Start of Source document

Oral health and caries risk profile assessment using the Cariogram in thalassemia patients with or without splenectomy: A cross-sectional study

Hani Talal Fadel1,A,C,D,E,F, Mohammed Adnan Zolaly2,A,C,E,F, Lujain Abdullah Qarah3,A,B,C,D,F, Manal Obaid Alharbi4,A,B,C,D,F, Maher Saud Alrehili4,A,B,C,D,F, Ahmed Mohammed Tarawah5,A,C,E,F

1 Division of Periodontology, Department of Preventive Dental Sciences, College of Dentistry, Taibah University, Al-Madinah al-Munawwarah, Saudi Arabia

2 Department of Pediatrics, College of Medicine, Taibah University, Al-Madinah al-Munawwarah, Saudi Arabia

3 Ministry of Health, Hail, Saudi Arabia

4 Private practice, Al-Madinah al-Munawwarah, Saudi Arabia

5 King Salman Medical City, Al-Madinah al-Munawwarah, Saudi Arabia

Abstract

Background. Splenectomy is performed in β-thalassemia cases due to the destruction of red blood cells (RBCs), and the consequent splenomegaly.

Objectives. The aim of the present study was to compare oral health and the caries risk between β-thalassemia patients with or without splenectomy, using the Cariogram.

Material and methods. In a cross-sectional study carried out in both the Maternity and Children Hospital and the King Fahad Hospital, Al-Madinah al-Munawwarah, Saudi Arabia, interviews, salivary sampling and oral clinical examinations were performed on 60 children and adolescents with β-thalassemia major (mean age: 13 ±3 years; 65% with splenectomy). The Cariogram program was used to calculate the caries risk. The main outcome measures were the number of decayed, missing due to caries, and filled teeth (DMFT), plaque and gingival indices, and the caries risk.

Results. Of individuals with and without splenectomy, tooth brushing was reported in 49% and 57%, respectively (p > 0.05). Individuals with splenectomy had lower plaque and gingival bleeding scores (p ≤ 0.05). Salivary secretion was identical in both groups. Caries experience and the caries risk were higher in individuals without splenectomy (p > 0.05 and p ≤ 0.05, respectively).

Conclusions. Within the study limitations, children and adolescents with β-thalassemia had high plaque and gingival bleeding scores, as well as caries experience and caries risk. Those with splenectomy demonstrated lower figures than those without. Individuals with β-thalassemia, particularly those with splenectomy, need to be educated about the oral side effects of the disease and its treatment.

End of Source document
Start of Dataset content

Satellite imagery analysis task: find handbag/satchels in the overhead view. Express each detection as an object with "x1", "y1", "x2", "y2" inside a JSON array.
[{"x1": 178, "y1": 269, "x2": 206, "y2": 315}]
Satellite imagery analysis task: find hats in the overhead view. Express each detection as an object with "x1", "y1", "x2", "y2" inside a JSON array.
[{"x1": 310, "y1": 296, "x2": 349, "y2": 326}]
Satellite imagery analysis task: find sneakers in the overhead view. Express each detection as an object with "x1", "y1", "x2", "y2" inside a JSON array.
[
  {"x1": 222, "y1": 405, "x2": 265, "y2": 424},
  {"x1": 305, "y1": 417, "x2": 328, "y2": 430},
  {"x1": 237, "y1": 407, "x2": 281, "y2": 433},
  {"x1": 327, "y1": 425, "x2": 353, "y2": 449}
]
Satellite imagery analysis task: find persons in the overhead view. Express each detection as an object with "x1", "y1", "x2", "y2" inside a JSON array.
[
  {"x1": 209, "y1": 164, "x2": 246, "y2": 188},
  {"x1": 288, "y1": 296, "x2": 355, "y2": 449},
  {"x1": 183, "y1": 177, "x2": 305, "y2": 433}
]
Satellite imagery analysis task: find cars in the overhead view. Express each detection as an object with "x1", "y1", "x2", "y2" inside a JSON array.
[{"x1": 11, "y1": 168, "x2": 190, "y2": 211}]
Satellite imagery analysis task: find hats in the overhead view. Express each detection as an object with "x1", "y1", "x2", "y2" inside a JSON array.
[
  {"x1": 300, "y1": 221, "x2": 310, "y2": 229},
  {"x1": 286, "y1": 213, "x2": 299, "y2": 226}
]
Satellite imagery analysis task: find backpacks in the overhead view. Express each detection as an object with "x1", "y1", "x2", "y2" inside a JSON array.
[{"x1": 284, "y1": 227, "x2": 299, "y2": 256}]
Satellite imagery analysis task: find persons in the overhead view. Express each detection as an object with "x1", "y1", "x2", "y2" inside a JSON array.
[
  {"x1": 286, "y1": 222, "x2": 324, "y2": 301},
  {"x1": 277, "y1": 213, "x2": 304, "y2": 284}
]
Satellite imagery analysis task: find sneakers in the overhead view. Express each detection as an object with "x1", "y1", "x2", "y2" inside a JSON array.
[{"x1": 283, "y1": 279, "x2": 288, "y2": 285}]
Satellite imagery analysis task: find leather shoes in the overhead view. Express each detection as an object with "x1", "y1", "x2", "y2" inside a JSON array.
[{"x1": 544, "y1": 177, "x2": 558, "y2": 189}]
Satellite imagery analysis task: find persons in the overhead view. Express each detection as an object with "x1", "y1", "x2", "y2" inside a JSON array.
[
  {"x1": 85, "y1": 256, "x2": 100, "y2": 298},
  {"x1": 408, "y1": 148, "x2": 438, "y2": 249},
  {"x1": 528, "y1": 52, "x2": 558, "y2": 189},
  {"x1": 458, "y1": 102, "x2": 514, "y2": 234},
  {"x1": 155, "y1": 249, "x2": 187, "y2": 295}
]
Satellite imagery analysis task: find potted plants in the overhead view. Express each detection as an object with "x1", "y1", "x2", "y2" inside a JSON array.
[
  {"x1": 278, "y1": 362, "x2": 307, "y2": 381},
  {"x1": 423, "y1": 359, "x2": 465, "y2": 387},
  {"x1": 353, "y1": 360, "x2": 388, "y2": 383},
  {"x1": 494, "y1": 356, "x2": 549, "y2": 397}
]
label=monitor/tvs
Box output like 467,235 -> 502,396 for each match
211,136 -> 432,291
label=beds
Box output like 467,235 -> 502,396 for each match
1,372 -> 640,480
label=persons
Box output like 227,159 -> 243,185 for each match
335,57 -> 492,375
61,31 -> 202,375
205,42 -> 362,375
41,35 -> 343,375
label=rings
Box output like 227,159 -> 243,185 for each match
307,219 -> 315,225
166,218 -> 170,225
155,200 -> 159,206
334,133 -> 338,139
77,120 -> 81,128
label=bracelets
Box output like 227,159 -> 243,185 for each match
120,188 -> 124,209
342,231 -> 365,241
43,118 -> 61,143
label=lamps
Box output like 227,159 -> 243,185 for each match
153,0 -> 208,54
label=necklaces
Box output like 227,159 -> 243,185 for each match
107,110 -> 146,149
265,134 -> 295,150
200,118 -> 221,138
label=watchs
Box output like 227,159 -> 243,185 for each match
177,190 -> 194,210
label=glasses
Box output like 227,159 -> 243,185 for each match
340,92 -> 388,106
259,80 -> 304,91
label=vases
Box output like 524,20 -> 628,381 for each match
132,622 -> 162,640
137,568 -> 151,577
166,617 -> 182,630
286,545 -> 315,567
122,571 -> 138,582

End of Dataset content

:: Activity list ::
**A)** Answer these questions using the thalassemia abstract:
(i) How many children and adolescents with β-thalassemia major were examined?
(ii) What percentage of individuals with splenectomy reported tooth brushing?
(iii) How did salivary secretion compare between the two groups?
**B)** Please repeat everything in the thalassemia abstract from "5 King Salman" down to "the consequent splenomegaly.".
The entries come from a separate source.

:: Solution set ::
**A)**
(i) 60
(ii) 49%
(iii) It was identical in both groups.

**B)**
5 King Salman Medical City, Al-Madinah al-Munawwarah, Saudi Arabia

Abstract

Background. Splenectomy is performed in β-thalassemia cases due to the destruction of red blood cells (RBCs), and the consequent splenomegaly.